In weitaus schwierigeren Zeiten feiert die VHS 2021 das 75. Jubiläum. Die Ursache liegt nicht im Einflussbereich der VHS, sie muss mit den Auswirkungen der Pandemie irgendwie klar kommen und ihre Grundsubstanz retten. Dazu bedarf sie der Hilfe des Landes und vor allem der Unterstützung durch ihre Träger. 
Zuversicht aus der Geschichte
Die Spurensuche endet 2010, neuere Spuren sind naturgemäß im Archiv noch nicht angekommen. Möge meine kleine und unvollkommene Rückschau auf die Geschichte der VHS in Winnenden denen Mut machen, die in dieser unwägbaren Zeit jetzt die Geschicke der Volkshochschule tragen. Ich bin sicher, die Volkshochschule wird ihren Platz in der Mitte des Gemeinwesens behalten. Sie wird gebraucht werden, mehr denn je. Durch die Pandemie sind Leerstellen und Fragen zu Tage getreten, die der Durchleuchtung und Aufklärung bedürfen. Die Gesellschaft muss ihre Werte unter dem Eindruck der Erfahrungen bedenken. Umwelt- und Klimakrise fordern darüber hinaus Neuorientierung. Technische Neuerungen verändern den Alltag. 

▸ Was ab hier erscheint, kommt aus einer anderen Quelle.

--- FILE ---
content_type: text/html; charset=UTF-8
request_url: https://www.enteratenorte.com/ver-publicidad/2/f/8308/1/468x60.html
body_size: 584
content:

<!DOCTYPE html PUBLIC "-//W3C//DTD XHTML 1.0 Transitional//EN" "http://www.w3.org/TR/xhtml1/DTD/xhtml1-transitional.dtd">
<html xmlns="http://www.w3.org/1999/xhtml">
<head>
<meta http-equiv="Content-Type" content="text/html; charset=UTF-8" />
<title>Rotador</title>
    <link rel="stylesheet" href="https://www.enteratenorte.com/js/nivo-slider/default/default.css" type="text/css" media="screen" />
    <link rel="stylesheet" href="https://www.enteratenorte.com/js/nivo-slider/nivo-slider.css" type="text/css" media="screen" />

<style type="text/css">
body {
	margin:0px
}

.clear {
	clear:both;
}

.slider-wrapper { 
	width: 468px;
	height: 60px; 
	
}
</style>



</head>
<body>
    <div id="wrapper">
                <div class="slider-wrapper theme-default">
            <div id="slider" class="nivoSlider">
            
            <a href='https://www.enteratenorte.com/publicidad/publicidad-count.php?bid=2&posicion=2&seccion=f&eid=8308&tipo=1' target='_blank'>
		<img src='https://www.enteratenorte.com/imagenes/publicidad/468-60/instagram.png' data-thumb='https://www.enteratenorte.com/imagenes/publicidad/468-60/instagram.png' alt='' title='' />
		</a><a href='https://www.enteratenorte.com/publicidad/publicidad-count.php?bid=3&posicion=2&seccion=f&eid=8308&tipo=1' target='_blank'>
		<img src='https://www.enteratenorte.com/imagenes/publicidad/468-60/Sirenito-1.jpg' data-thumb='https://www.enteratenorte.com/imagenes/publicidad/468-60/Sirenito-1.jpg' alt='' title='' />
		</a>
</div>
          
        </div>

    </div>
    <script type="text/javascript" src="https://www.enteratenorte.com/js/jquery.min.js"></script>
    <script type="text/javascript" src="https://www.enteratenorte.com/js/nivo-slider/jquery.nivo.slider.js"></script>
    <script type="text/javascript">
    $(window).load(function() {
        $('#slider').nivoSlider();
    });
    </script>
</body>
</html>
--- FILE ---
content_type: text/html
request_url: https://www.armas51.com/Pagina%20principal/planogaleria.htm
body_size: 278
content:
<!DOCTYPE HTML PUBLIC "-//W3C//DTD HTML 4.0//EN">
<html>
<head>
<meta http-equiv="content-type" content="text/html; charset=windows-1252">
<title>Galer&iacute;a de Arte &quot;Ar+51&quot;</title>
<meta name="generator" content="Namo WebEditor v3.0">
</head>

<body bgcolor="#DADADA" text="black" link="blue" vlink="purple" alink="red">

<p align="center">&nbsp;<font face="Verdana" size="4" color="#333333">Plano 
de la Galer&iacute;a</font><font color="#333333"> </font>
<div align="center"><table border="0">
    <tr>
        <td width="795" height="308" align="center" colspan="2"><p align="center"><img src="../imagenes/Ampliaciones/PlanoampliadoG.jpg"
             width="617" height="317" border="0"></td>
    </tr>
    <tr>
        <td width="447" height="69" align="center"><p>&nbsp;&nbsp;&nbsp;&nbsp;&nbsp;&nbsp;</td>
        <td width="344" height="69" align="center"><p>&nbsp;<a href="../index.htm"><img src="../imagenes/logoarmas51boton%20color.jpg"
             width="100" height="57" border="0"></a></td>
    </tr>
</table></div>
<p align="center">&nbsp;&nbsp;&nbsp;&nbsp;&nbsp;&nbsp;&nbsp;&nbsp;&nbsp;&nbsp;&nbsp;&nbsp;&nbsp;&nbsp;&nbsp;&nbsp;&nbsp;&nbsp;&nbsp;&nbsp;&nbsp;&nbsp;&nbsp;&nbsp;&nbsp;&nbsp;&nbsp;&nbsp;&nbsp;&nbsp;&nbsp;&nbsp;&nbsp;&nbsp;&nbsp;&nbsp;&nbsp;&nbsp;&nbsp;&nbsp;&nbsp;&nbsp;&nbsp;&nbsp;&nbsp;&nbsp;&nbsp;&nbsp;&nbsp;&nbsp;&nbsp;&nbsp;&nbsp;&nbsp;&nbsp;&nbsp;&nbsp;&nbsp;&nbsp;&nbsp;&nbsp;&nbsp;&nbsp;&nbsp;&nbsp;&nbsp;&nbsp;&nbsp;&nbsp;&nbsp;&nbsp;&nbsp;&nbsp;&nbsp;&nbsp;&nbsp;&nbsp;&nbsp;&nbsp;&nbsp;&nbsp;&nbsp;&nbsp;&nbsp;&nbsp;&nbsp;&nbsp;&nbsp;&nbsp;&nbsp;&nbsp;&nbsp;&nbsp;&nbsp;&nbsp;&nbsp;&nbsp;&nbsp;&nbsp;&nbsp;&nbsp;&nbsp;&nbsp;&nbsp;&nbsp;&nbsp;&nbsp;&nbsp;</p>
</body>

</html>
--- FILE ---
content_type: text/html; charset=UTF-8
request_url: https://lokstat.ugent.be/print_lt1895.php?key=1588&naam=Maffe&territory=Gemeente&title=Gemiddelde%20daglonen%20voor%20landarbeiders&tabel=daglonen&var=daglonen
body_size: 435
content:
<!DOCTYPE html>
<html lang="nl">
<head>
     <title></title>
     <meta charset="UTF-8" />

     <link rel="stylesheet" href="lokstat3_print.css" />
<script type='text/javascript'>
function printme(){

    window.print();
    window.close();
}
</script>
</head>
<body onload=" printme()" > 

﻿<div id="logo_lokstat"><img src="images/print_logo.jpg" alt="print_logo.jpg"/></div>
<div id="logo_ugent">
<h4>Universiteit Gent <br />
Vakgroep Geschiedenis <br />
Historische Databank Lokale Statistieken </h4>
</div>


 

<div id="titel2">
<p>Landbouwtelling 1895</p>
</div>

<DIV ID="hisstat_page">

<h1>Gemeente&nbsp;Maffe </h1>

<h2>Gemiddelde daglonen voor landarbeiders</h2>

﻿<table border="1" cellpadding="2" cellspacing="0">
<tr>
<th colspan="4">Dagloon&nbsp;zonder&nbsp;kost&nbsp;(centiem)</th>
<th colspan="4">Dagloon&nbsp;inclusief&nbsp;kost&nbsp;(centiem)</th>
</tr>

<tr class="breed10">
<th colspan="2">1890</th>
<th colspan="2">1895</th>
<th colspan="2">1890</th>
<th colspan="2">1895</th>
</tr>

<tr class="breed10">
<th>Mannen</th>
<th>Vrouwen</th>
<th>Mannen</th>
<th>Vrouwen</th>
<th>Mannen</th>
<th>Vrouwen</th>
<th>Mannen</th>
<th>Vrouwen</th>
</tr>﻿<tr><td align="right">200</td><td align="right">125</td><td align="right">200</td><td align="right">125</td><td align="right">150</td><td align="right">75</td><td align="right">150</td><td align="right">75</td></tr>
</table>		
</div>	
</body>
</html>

Die Volkshochschule kann und muss bei all diesen Fragen Orientierungshilfe geben, Kenntnisse vermitteln und Anwendungswissen lehren, sozialverträglich und für alle zugänglich. 
Gäbe es die Volkshochschule nicht, man müsste sie heute noch erfinden! 

Wer Lust hat, noch mehr über die Geschichte der VHS in Winnenden zu erfahren, sollte das Virtuelle Museum im Blick behalten. Die Stadtarchivarin Michaela Couzinet-Weber arbeitet mit Hochdruck an einer Ausstellung zu „75 Jahre VHS“. Ich werde ihr mit Rat und Tat zu Seite stehen.